Vais was born in Australia in 1971, the son of a family that had emigrated from Greece the previous decade. He grew up with two food cultures running in parallel, one arriving through his mother’s and grandmother’s cooking, the other absorbed from Australia’s own restaurant scene as he came up through it professionally. Years before essi existed, he ran a street food operation, a souvlaki truck that let him test ideas on customers directly, without a dining room or a wine list standing between him and the feedback. It was a small, low-cost way to learn what worked before he ever risked a lease on it.

Those ten years as a Food and Beverage Director came within London’s hotel industry, specifically, a sector where consistency is graded nightly and where a single service failure can be visible to a general manager within hours. That is a different discipline than running an independent restaurant, and Vais has carried pieces of both into essi: the structure and standards of hotel-level service, paired with the personal risk of putting his own name and money behind a menu built from his own family’s cooking.

A Career Built On A Claim

Vais traces essi’s identity to a specific gap he says he was the one to fill. “Being the first in the UK to bring that rustic/grunge yet elevated flavor to Greek food. And the first to make it Greek – Australian,” he says of what the restaurant represents. It is a bold line, and it is his own, not one independently verified by outside press or industry bodies.
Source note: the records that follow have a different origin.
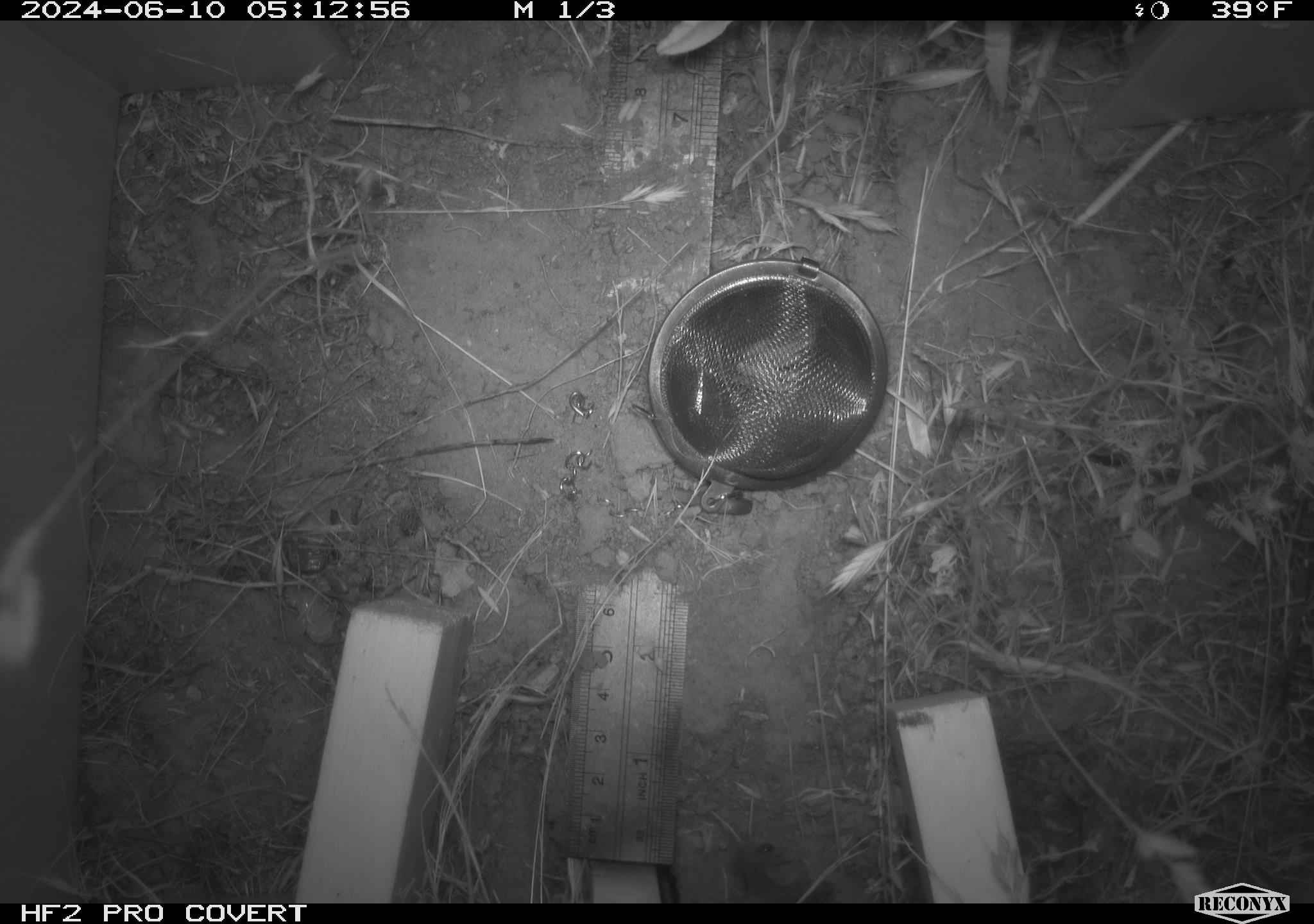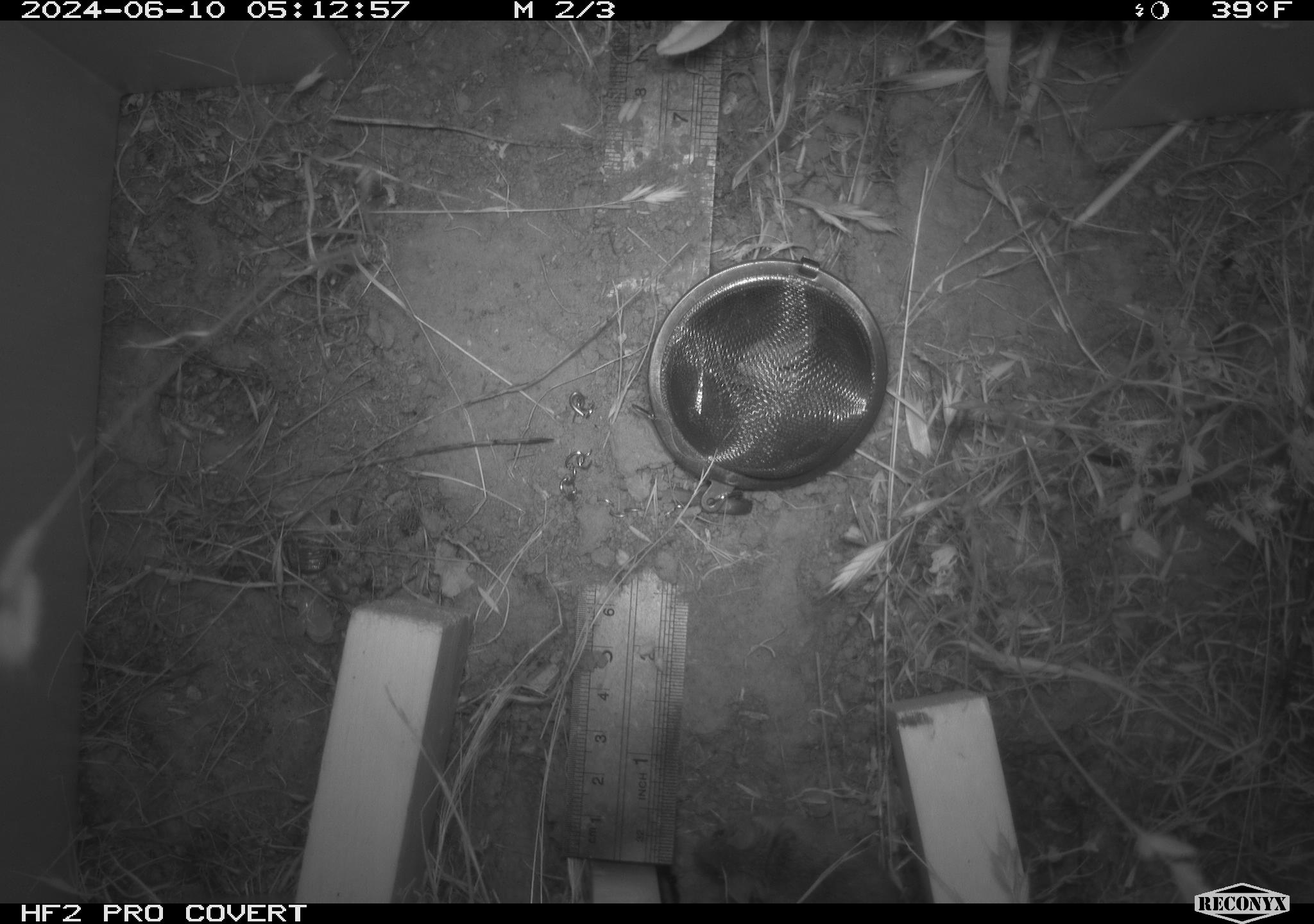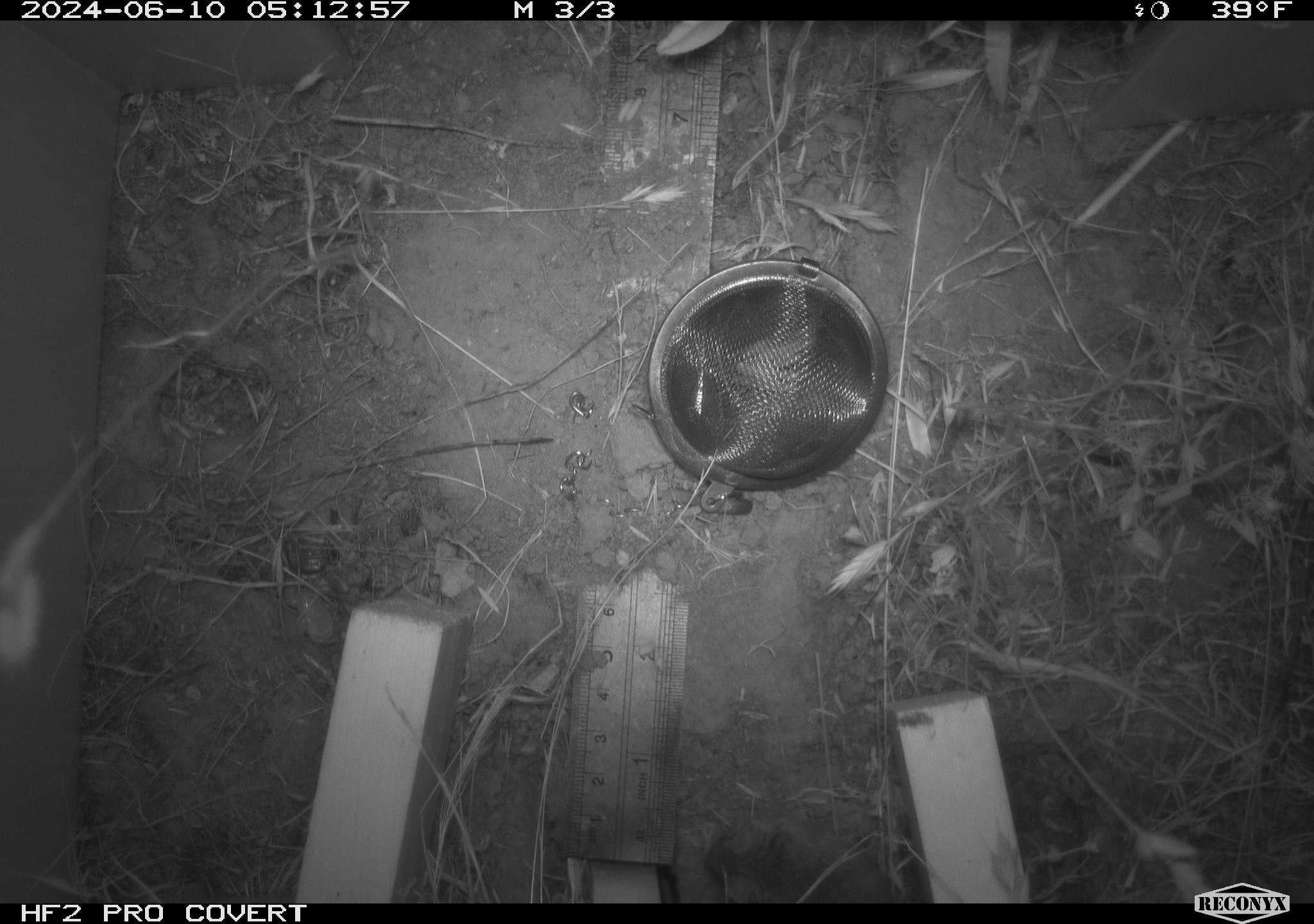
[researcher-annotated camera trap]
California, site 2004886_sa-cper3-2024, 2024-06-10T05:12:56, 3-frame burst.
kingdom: Animalia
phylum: Chordata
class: Mammalia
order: Rodentia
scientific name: Rodentia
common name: rodent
Rodent (Rodentia).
What is documented is the mechanics behind it: a menu that treats Greek technique as the foundation and layers Australian ingredients and instincts on top, built by someone with three decades of professional hospitality experience standing behind the idea rather than a marketing team inventing it after the fact.

That claim matters less as a slogan than as a description of how Vais operates day-to-day. He describes himself as an owner who stays present on the floor rather than one who steps back once the concept is built. It is an old-school approach to hospitality, one that treats a restaurant less as an investment and more as a daily obligation to the people eating there.

Essi opened as a residency at TT Liquor in Shoreditch in March 2023, a launch that put his cooking in front of a London audience for the first time under its own name rather than his food truck’s. The restaurant later underwent a rebrand, from esti to essi, after a dispute over the earlier name’s trademark with an unrelated multinational company. Vais and his team chose to change the name rather than fight a costly legal battle, a decision that reads less as a retreat and more as a founder choosing to protect momentum over ego.

None of that career arc, on its own, explains why a chef becomes a subject worth profiling rather than a restaurant worth reviewing. What is the throughline: three decades of learning the hospitality trade from the inside, a bet placed on a specific, personal idea of what Greek food could be outside Greece, and a willingness to rebuild a brand’s name rather than abandon the idea behind it. Vais built his career the slow way, through kitchens and hotel departments rather than a single viral moment, and the record he has accumulated is what now invites a closer look at what that decades-long apprenticeship produced.

Whatever verdict the wider food press eventually reaches on his claim to a “first,” the career that preceded it is undisputed. Thirty-two years is not a number a chef can borrow or fabricate convincingly. It is the part of Konstantinos Vais’s story that was true long before essi ever opened its doors, and it remains the foundation on which everything else about him is now being built.